Francis, et al.          Expires April 29, 2009                [Page 20]


Internet-Draft                 Mapped BGP                   October 2008


   1.  Only z1 knows that the link has failed.
   2.  z1 and z2 know that the link has failed but no routers outside of
       AS Z know this.
   3.  All routers, in particularly routers in AS W, know that the link
       has failed.
   Consider the behavior of z1 during the first two periods.  It has a
   route to prefix Pw-agg.  Therefore, if it receives a packet destined
   to Pe, it would be expected to forward the packet towards AS W.
   Indeed, routers in AS W might have another route to Pe that z1 is
   unaware of.  On the other hand, AS W may not have another route, and
   so would simply forward any packets received for Pe back through the
   tunnel to z2, thus forming a loop.  In other words, z1 doesn't know
   if a loop has formed or not.  If a loop has formed, then z1 would not
   want to forward packets to Pw-agg, and if a loop has not formed, then
   z1 would want to forward packets to Pw-agg.  The same holds for other
   routers in AS Z.

   The behavior we would like is for z1 and z2 to recognize whether any
   given packet destined to Pe has looped or not.  If it has, it should
   be dropped.  If it hasn't, then it should be forwarded to Pw-agg.
   During period 2, z2 can tell that packets received via the TEz tunnel
   may be looping and must therefore drop those packets.  But during the
   first period, z2 will forward any received packets towards z1.
   Therefore, z1 needs to be able to tell whether a packet it receives
   arrived via z2's tunnel or not.  The way to do this is to have z2
   tunnel packets destined for e1.  This could be for instance an MPLS
   LSP with e1 as its target, as described in the Intra-domain Virtual
   Aggregation draft.

   Note also that it is possible to distribute VPs as maps rather than
   as routes.  We currently see no advantage to this, but leave it for
   further study none-the-less.

   In the following paragraphs, we outline various ways in which VPs may
   be used in Mapped-BGP.

3.6.1.  Geographic or Metro Addressing

   There have been many proposals in the past to deploy geographic
   addressing.  The basic idea is simple: if a site accesses the
   Internet within a particular geographic area, then it is assigned
   addresses from a prefix dedicated to that area.  This makes both
   multihoming and changing providers easier, because the site is likely
   to multihome to providers in the same area, or to switch to another
   provider in the same area.  This allows ISPs serving that area to
   aggregate the area prefix.  The criticism of geographic addressing
   has always stemmed from the fact that existing routing algorithms
   require physical connectivity within the aggregate topology.  There



Francis, et al.          Expires April 29, 2009                [Page 21]

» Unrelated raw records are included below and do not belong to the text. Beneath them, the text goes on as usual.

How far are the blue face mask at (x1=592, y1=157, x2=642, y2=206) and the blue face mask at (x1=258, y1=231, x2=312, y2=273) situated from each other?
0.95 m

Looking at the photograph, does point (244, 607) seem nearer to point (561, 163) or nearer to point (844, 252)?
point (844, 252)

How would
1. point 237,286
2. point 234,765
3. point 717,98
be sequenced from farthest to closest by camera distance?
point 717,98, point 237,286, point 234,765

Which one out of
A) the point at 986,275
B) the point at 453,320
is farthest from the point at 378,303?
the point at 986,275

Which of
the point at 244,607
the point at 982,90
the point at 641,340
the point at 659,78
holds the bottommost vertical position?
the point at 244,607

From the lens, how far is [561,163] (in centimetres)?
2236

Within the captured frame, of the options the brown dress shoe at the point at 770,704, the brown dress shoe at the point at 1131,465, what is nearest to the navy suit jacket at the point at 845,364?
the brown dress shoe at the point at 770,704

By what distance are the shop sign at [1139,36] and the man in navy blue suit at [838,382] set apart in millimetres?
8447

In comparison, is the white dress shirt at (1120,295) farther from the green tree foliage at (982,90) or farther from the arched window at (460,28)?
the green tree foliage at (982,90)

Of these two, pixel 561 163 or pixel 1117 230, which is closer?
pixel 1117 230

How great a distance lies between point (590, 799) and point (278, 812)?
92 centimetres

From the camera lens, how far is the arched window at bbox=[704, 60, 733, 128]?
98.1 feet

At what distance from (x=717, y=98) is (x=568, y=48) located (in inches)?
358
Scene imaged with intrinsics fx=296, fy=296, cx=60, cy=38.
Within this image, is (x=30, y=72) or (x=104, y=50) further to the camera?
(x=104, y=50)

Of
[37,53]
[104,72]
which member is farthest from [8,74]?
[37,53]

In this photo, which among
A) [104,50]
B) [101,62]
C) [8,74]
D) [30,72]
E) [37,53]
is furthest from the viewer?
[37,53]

Internet-Draft                 Mapped BGP                   October 2008


   is no regulatory structure in place today to insure that that
   physical connectivity is created and maintained.

   With Mapped-BGP, the need for intra-area physical connectivity is not
   as critical.  Of course, it is still important, because to the extent
   that such physical connectivity does not exist, paths will be longer.
   Mapped-BGP, however, allows for a great deal more flexibility as to
   how much physical connectivity needs to exist, and provides a
   scalable re-routing mechanism for when intra-area links do fail.

   To operate geographic addressing with Mapped-BGP, of course first an
   area needs to be identified, and an address space reserved for it.
   Call this address space the area-prefix.  It is too late to do this
   for IPv4, but it could certainly be done for IPv6 (indeed, such
   addresses have already been defined).  Of the ISPs that have a
   presence in the area, some will be willing to provide general transit
   and others will only provide service for their customers.  These are
   refered to here as transits and non-transits, and the routers in
   these ASes are called transit routers and non-transit routers
   respectively.

   Transit routers within the area (i.e. those that provide access for
   sites within the area) are configured to advertise a VP-route for the
   area-prefix.  These "area routers" must also FIB-install maps for all
   sub-prefixes within the area-prefix.  Note that a given ISP may span
   multiple areas.  Only the routers within a given area need advertise
   the VP-route and FIB-install the sub-prefixes.  Other routers in the
   ISP but not in the area may FIB-suppress those sub-prefixes.  The
   area routers would separately advertise maps for the individual sub-
   prefixes, using the TE assigned to the AS (i.e. as normal).

   Customers of non-transit routers within the area would still be
   assigned area-prefix addresses, but non-transit routers would not
   advertise the VP-route.  Rather, they would only advertise maps and
   TE-routes for their customer's individual prefixes as normal.

   The following figure illustrates this.














Francis, et al.          Expires April 29, 2009                [Page 22]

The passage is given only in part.